WHAT THIS TASK INVOLVES:
Set down all of the lines below exactly as they are given.

Extracted data entries:
_ _ _ _ _

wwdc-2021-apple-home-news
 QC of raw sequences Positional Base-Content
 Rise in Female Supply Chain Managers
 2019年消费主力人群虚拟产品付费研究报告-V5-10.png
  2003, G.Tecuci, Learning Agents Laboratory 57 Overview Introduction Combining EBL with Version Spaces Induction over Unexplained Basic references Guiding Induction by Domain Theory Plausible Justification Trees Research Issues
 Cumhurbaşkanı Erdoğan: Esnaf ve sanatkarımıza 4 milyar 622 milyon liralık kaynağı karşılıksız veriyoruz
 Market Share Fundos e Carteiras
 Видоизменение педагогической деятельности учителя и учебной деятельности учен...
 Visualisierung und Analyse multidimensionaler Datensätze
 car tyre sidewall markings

_ _ _ _ _

PROBLEM SOLUTION:
wwdc-2021-apple-home-news
 QC of raw sequences Positional Base-Content
 Rise in Female Supply Chain Managers
 2019年消费主力人群虚拟产品付费研究报告-V5-10.png
  2003, G.Tecuci, Learning Agents Laboratory 57 Overview Introduction Combining EBL with Version Spaces Induction over Unexplained Basic references Guiding Induction by Domain Theory Plausible Justification Trees Research Issues
 Cumhurbaşkanı Erdoğan: Esnaf ve sanatkarımıza 4 milyar 622 milyon liralık kaynağı karşılıksız veriyoruz
 Market Share Fundos e Carteiras
 Видоизменение педагогической деятельности учителя и учебной деятельности учен...
 Visualisierung und Analyse multidimensionaler Datensätze
 car tyre sidewall markings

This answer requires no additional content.